ACTIVITY: Below are records; reproduce exactly the lines from the first through the one containing "Turtle Coffee Mug".

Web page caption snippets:
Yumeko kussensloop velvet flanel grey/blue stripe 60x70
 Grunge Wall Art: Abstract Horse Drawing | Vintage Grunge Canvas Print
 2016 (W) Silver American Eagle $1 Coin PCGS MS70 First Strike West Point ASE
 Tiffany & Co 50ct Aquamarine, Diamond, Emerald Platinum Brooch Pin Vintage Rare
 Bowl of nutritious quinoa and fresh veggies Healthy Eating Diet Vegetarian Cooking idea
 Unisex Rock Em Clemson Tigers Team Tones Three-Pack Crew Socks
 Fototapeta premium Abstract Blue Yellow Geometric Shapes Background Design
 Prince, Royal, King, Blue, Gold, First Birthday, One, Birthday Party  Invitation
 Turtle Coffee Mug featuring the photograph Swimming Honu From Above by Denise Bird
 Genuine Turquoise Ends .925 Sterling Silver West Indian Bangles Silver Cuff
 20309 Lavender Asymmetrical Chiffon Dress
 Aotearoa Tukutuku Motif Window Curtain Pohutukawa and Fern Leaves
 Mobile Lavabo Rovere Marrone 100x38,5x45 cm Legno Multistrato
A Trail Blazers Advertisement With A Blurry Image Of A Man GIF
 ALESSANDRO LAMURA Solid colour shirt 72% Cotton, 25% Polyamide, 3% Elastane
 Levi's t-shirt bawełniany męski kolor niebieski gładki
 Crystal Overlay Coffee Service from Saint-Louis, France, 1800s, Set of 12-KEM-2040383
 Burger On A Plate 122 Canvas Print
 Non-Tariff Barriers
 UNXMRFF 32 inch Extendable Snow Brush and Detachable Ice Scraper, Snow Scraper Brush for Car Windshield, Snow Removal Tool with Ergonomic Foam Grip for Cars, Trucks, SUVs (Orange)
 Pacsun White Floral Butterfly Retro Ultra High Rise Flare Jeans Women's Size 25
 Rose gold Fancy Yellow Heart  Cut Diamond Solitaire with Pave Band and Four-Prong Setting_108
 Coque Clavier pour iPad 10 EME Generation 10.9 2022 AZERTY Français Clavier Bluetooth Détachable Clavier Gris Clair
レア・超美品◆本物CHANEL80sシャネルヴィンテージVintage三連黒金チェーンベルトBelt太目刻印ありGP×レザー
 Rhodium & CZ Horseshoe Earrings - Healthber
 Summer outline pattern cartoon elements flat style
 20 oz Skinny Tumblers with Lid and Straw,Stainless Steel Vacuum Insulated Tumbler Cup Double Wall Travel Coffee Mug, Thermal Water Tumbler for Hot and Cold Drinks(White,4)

REPLY TO THE TASK:
Yumeko kussensloop velvet flanel grey/blue stripe 60x70
 Grunge Wall Art: Abstract Horse Drawing | Vintage Grunge Canvas Print
 2016 (W) Silver American Eagle $1 Coin PCGS MS70 First Strike West Point ASE
 Tiffany & Co 50ct Aquamarine, Diamond, Emerald Platinum Brooch Pin Vintage Rare
 Bowl of nutritious quinoa and fresh veggies Healthy Eating Diet Vegetarian Cooking idea
 Unisex Rock Em Clemson Tigers Team Tones Three-Pack Crew Socks
 Fototapeta premium Abstract Blue Yellow Geometric Shapes Background Design
 Prince, Royal, King, Blue, Gold, First Birthday, One, Birthday Party  Invitation
 Turtle Coffee Mug featuring the photograph Swimming Honu From Above by Denise Bird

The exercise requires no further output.